さらに20分には、CKからDF田中大夢(2年)のゴールをアシスト。以降も「ゴールに直結するプレーを意識していたので、相手がどういう流れで立ち位置を取っているかを見ながら、空いているスペースをうまく見つけられるようにイメージを作っていました」と右サイドの位置で、チャンスメイクに奔走する。

ボールの持ち方にもこだわりがある。「まずトラップをしっかり左足の下に置くようにしていますね。そうすれば自分の足で自在に扱えるので。あとはドリブルでも自分の真下に置くことで、足を出されたら抜けますし、抜かなくても顔を上げられるので、それは意識しています」。最優先は自信のある左足で、どう丁寧にボールを扱うか。この志向は徹底している。結局、試合は6-0で快勝。氏原の持ち味が存分に発揮された一戦だったと言っていいだろう。

ヴァンフォーレにはU-12から在籍しており、2016年にはチームメイトとともに挑んだ「ダノンネーションズカップ2016 in フランス」で世界準優勝に輝いている。当時のメンバーも数多く残っている今のチームには、強い愛着と確かな自信を感じている。

「身体能力や身長は高くないですけど、1人1人が上手くて、特徴も分かっているので、それを生かしてできますし、流れが悪くなっても自分たちのやるべきことがしっかりわかっているので、まとまっているチームだと思います。もともと強い代と言われているからではないですけど、そういう評価に負けないように、名前だけではなくてしっかり勝てるようにというのは、みんな意識していると思いますね。仲も良いですよ」。

そのメンバーの中から、既にストライカーのFW内藤大和はトップチームでJリーグデビュー済み。氏原も刺激を受けていないはずがない。「大和は目標というか、『自分もそこを目指さないとな』という想いはあります。どちらかと言うとトップで試合に出るためのライバルですかね」。目標というより、ライバル。負けず嫌いな性格が透けて見える。

「小瀬には幼稚園の頃から試合を見に行っていて、ハーフナー・マイク選手は高さがあって、1人で試合を壊してしまえるところがカッコいいなと思って、憧れていました。小さい頃からヴァンフォーレは目標でしたし、ヴァンフォーレのサッカーを見て『楽しいな』『やってみたいな』と思ったので、自分もそういう気持ちを与えられるような選手になりたいと思います」。そのためには、アカデミーラストイヤーとなる2022年は勝負の年。上手い選手のその先へ。自己分析もきっちりできている。

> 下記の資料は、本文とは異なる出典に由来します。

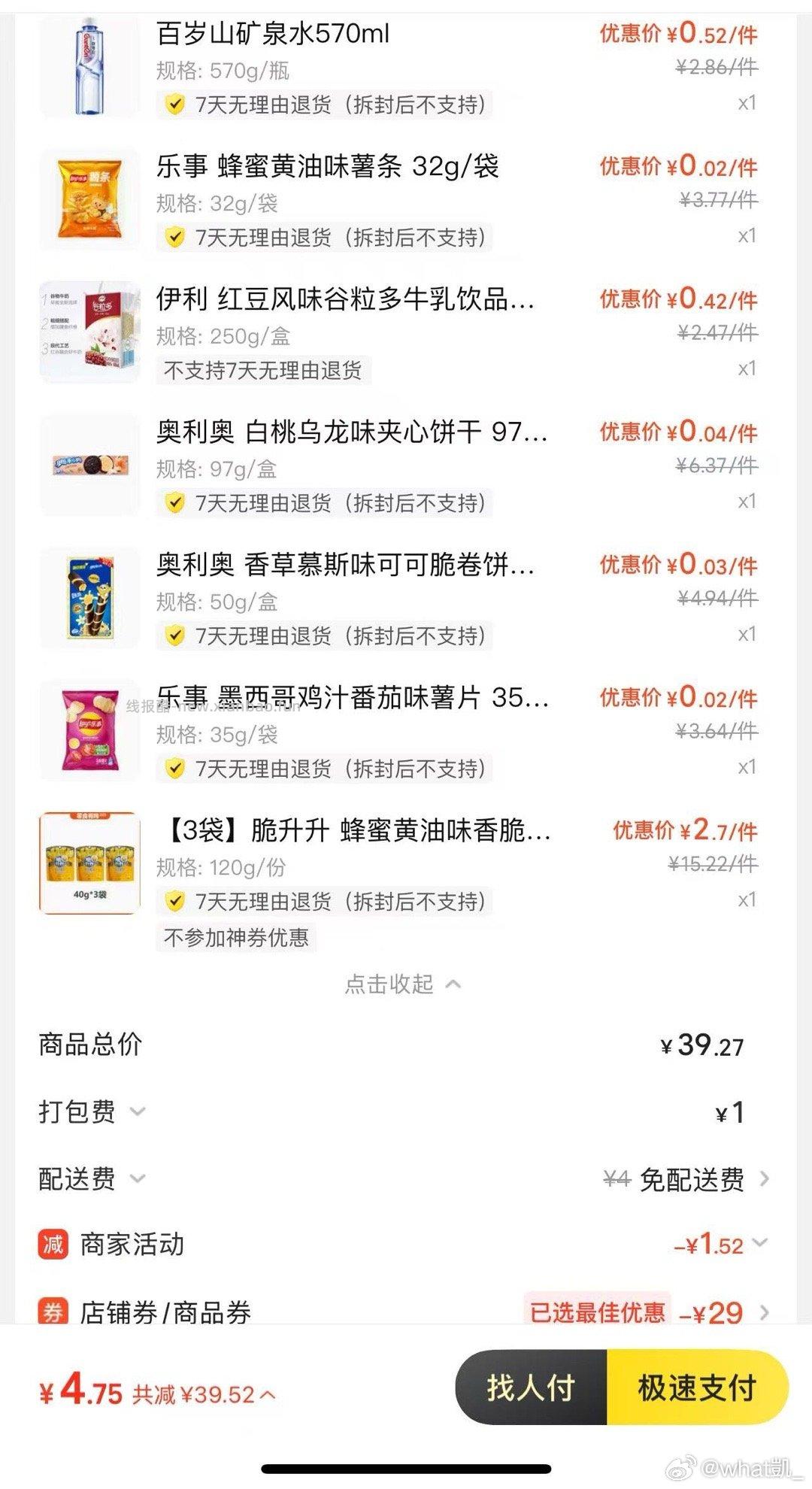 美团确实太快了 12-15就10几秒 还是1分20秒得水 - 线报酷 美团确实太快了 12-15就10几秒 还是1分20秒得水 - 线报酷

「まずは守備の面で切り替えをしっかりすることと、球際で負けないことで、それはプロでも基礎になると思うので、そこはベースにしながら、試合の中でスペースを見つけて、相手を見ることで、どの試合でも自分の武器のシュート、ドリブル、パスをしっかり使えるように考えています」。

この日の2試合目となった桐光学園高(神奈川)戦ではスタメンを外れたものの、後半に途中出場を果たすと、登場から5分後に左足で叩いたボレーが見事にゴールネットを揺らし、決勝ゴールをマーク。一躍ヒーローの座をさらっていく。その姿は「良い番号なので、チームの一番の中心になって頑張っていきたいと思います」と自ら触れた“10番”にふさわしい、試合を決められる男のそれだった。

間違いなく星は持っている。あとはそれを、どんなシーンで、どんな形でより輝かせていくか。だが、そんなことも、きっと本人が一番よく分かっている。